Fiji’s Mere Roden (L) was introduced to table tennis through the Smash Down Barriers program and wants more female wheelchair users to join her in the sport. / Credit - Pacific Games News Service

On a mission

“Anything is possible,” reflects Roden. “I came into table tennis through Smash Down Barriers and, when I took the first step of going overseas and beat Australia’s number one Rosalie Turnbull in 2015, I sort of became a public figure,” she explains.

“I was over 40, going on 50 when I started table tennis and within that short period of time from late 2014 to 2016 I was at the Paralympics. It’s just up to the individual. If you’re committed, then it pays off.”

Smash Down Barriers, an inclusive grassroots table tennis program that creates opportunities for people with a disability to participate in table tennis, and works to change community perceptions of disability, has also been instrumental in building the ranks of para table tennis in the Pacific. An estimated 85 per cent of players in the region discovered the sport through the program, and many, like Roden, have gone on to represent their country.

Fresh from gold medal success at the Samoa 2019 Pacific Games, where she defended her title in the women’s seated singles event against fellow Fijian Akanisi Latu, Roden’s next goal is to get more women in wheelchairs to take up the sport.

While the total number of para table tennis players at Samoa 2019 is around three times that of the previous Pacific Games, the number of players in the women’s seated event, that Roden contests, has not increased.

The Paralympian would like to see more women in wheelchairs across the Pacific benefit from the same opportunities that para table tennis has given her, while also desiring an increase in the number of competitors to strengthen the sport in the region. 

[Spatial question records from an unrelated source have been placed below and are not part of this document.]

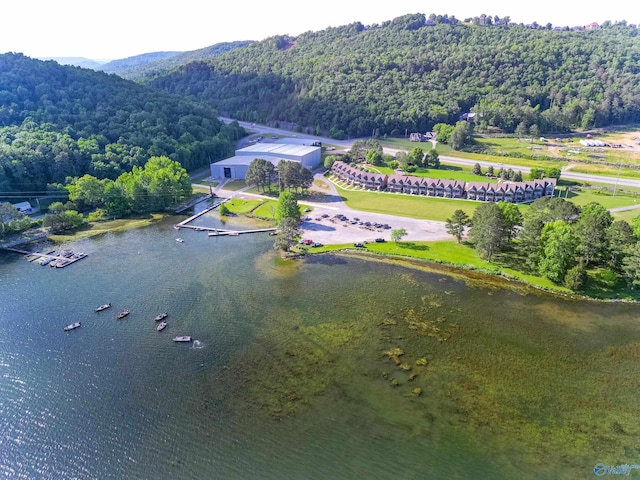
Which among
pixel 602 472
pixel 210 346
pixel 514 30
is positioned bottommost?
pixel 602 472

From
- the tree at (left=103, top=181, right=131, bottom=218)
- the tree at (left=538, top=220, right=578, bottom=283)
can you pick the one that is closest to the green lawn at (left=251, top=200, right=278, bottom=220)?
the tree at (left=103, top=181, right=131, bottom=218)

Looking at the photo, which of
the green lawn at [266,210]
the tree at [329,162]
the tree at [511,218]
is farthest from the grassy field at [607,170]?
the green lawn at [266,210]

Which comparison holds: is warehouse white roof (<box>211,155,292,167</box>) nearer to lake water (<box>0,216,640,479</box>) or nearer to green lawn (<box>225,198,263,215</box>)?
green lawn (<box>225,198,263,215</box>)

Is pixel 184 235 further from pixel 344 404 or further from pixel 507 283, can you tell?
pixel 507 283

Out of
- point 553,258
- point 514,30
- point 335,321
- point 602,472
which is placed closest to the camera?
point 602,472

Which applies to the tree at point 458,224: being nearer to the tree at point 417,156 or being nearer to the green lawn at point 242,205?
the green lawn at point 242,205

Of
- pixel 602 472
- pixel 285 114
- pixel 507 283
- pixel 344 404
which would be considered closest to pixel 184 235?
pixel 344 404

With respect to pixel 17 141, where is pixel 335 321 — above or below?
below

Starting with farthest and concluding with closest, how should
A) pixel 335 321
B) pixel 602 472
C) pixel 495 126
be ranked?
pixel 495 126
pixel 335 321
pixel 602 472
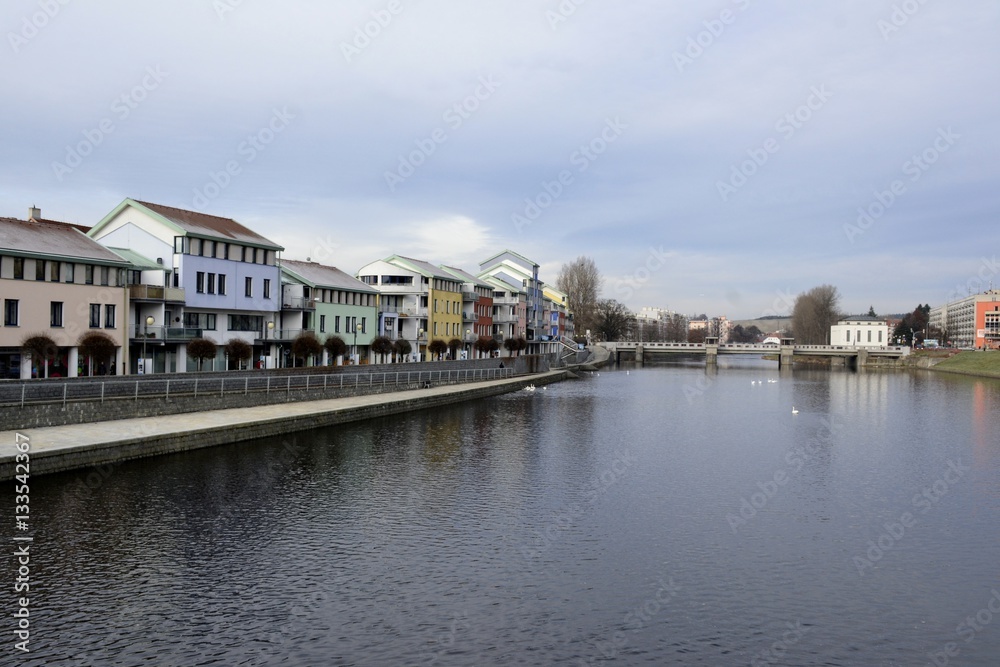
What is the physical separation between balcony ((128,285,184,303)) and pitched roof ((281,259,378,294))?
16.4 meters

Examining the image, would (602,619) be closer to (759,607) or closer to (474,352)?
(759,607)

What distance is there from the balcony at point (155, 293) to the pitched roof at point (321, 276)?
647 inches

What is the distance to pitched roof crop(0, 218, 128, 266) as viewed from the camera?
43.2 metres

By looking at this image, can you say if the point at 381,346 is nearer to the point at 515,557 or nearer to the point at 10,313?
the point at 10,313

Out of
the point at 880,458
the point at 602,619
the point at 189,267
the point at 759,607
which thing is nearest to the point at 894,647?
the point at 759,607

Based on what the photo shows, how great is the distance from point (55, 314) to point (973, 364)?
427 ft

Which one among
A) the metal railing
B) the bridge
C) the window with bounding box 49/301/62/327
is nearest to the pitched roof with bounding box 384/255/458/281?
the metal railing

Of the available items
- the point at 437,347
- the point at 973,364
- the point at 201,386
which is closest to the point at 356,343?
the point at 437,347

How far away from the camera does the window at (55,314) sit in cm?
4444

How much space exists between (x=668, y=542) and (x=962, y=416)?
A: 46530 millimetres

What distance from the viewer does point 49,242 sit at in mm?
45719

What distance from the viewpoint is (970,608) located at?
1808cm

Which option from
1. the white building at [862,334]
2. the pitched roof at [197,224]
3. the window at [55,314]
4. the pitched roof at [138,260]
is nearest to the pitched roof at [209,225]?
the pitched roof at [197,224]

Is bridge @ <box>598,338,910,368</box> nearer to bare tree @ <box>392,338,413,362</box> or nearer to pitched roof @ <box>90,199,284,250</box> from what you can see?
bare tree @ <box>392,338,413,362</box>
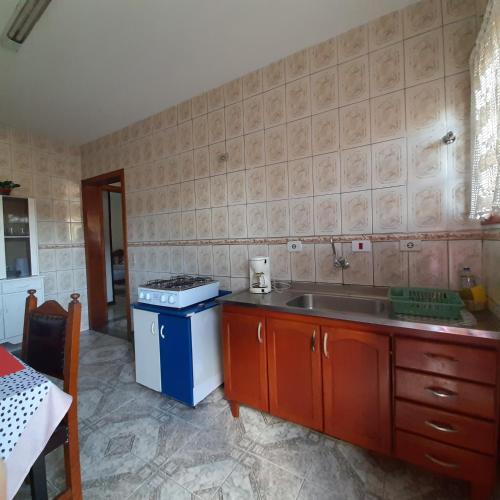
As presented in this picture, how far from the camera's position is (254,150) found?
83.0 inches

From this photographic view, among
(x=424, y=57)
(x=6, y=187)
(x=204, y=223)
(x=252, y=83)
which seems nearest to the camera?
(x=424, y=57)

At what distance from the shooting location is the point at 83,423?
5.64 ft

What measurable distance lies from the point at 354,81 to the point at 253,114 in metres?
0.78

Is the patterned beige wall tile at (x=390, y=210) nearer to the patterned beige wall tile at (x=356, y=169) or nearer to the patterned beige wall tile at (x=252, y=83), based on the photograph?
the patterned beige wall tile at (x=356, y=169)

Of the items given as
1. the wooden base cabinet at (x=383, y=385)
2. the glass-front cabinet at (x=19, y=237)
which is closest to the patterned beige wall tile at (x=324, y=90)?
the wooden base cabinet at (x=383, y=385)

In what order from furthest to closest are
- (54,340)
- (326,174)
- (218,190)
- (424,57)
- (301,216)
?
(218,190), (301,216), (326,174), (424,57), (54,340)

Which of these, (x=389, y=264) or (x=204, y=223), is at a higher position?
(x=204, y=223)

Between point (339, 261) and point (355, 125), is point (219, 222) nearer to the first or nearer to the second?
point (339, 261)

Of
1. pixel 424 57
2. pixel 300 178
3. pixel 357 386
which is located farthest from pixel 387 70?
pixel 357 386

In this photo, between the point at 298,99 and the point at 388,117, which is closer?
the point at 388,117

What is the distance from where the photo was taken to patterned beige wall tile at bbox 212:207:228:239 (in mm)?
2287

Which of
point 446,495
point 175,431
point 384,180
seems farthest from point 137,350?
point 384,180

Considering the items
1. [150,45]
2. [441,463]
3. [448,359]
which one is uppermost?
[150,45]

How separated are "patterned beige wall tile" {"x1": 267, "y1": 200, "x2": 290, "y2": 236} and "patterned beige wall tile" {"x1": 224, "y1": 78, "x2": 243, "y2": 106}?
964mm
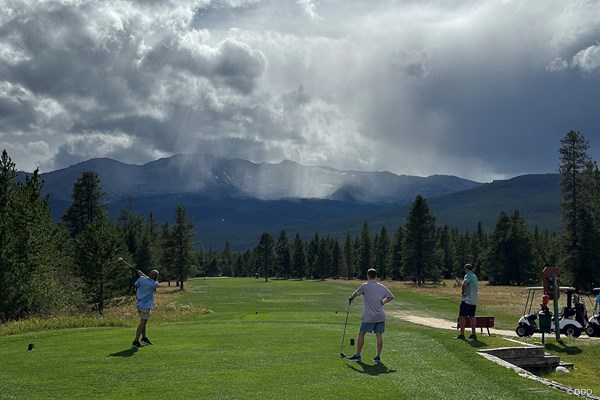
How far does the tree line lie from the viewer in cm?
4031

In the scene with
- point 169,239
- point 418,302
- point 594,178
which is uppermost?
point 594,178

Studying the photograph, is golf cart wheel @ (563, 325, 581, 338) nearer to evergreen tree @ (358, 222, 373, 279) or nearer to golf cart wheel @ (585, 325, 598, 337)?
golf cart wheel @ (585, 325, 598, 337)

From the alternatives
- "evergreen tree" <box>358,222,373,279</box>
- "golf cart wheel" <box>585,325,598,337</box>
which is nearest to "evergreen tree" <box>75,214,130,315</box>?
"golf cart wheel" <box>585,325,598,337</box>

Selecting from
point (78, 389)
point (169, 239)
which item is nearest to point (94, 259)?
point (78, 389)

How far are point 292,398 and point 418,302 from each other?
52668 mm

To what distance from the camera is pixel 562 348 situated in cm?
2558

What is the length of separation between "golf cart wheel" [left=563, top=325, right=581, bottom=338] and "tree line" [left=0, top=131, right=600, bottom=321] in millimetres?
34438

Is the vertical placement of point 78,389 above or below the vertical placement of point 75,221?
below

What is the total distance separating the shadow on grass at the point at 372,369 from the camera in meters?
15.2

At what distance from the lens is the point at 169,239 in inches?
4126

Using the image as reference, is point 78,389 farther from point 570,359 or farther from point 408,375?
point 570,359

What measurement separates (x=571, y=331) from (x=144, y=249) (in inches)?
2822

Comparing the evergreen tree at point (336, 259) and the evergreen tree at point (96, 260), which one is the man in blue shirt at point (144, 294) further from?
Result: the evergreen tree at point (336, 259)

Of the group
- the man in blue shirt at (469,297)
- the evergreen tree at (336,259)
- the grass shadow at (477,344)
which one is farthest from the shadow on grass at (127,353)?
the evergreen tree at (336,259)
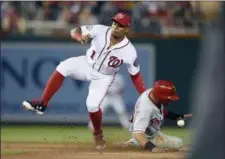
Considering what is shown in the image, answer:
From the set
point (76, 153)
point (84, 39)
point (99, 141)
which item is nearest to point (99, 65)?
point (84, 39)

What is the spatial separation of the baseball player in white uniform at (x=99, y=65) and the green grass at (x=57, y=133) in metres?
2.57

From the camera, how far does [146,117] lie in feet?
27.5

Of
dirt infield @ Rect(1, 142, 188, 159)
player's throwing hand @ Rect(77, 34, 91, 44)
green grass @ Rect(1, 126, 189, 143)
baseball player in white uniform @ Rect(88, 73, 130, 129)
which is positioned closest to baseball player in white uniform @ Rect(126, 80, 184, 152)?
dirt infield @ Rect(1, 142, 188, 159)

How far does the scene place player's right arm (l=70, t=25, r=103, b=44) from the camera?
29.0 ft

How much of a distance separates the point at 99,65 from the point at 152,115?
126 cm

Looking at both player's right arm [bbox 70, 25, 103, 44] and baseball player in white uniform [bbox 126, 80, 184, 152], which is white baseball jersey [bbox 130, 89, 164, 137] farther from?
player's right arm [bbox 70, 25, 103, 44]

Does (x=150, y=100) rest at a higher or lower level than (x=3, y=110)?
higher

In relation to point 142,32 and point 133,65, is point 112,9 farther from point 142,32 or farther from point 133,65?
point 133,65

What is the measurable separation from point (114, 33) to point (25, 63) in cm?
644

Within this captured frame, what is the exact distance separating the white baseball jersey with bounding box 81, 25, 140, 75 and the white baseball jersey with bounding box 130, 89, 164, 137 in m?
0.74

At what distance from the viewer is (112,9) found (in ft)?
49.5

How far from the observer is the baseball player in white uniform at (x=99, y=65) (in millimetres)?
9195

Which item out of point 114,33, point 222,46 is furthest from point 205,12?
point 114,33

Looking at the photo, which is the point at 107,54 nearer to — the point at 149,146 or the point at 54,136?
the point at 149,146
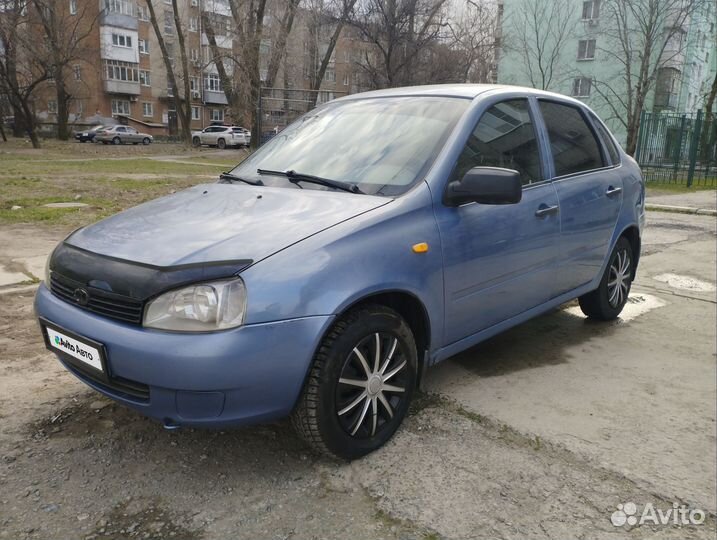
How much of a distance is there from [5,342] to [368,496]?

“It has been a mission for me at the Pacific Games, talking to other countries and asking if there’s a possibility of them getting female wheelchair users to be parts of these events in future,” Roden reveals.

“As the saying goes, ‘you have to be the change you want to see’. So, if I want to see a lot of women in wheelchairs playing table tennis, I’ve got to be the one participating and at the same time advocating, talking to people about getting more women in wheelchairs in to participate.

“I’ve spoken to a lot of para individuals who say they would really love to be doing this because you get to meet a lot of people, travel, we are seen in the papers and on TV, they want to be that too.

I always say that it’s just up to them, they can be that too if they commit to it. They just have to take the first step, come in and try it out.”

At the age of 51, Roden is defying community expectations in Fiji about the demographic of international sportswomen. And although age is proving no barrier to her performances, she wants to see younger people follow her example, and that of her 61-year-old teammate, Latu.

“Sometimes we feel like we’re on our own, because we are in these (wheelchairs) and people have a different perspective towards us. But we are not doing this for ourselves, we are doing this for the others who are coming behind us, the younger ones.

“The only reason I’m holding onto this sport is that I love it, but at the same time I know that I’m getting older and I’m doing it because I’m thinking of other women with disabilities. It’s always in my heart that one day I will see maybe five women in wheelchairs playing table tennis at the Pacific Games.”